I give all the blue shirt and white shirts big credit, they do handle medical emergencies very well. I've seen them in action. Some places never send the police on a medical call (unless its a Code, or other), other towns always send the police on a medical call. It depends on who is the 1st responding agency.


----------



## fedlawman18 (Jan 5, 2003)

I like the golf shirts and I like the reflective lettering on the back. They are more functional, easier to launder, more confortable.

Leave it to cops to cut eachother off at the knees and make fun a guy for keeping in shape. Do you want him coming to help you out, or the guy who is dusting donut crumbs of his shirt huffing and puffing just trying to pry his ass out of the cruiser?

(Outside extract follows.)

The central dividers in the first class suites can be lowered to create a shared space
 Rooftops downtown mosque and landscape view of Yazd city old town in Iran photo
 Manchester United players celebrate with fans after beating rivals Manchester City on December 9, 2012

Gee god forbbid anyone in the northeast think outside the box, use a little fore thought and do something untraditional. Many departments in other parts of the country are going to golf shirts. I'd rather that then what we have now.


----------



## Tango (Nov 28, 2004)

LA Copper said:


> I also noticed the white shirted officer. Is there a courthouse in Milford?
> 
> Do all of you guys go on medical runs? We don't do anything like that out here. We couldn't even if we wanted to, we're too busy going to crime stuff.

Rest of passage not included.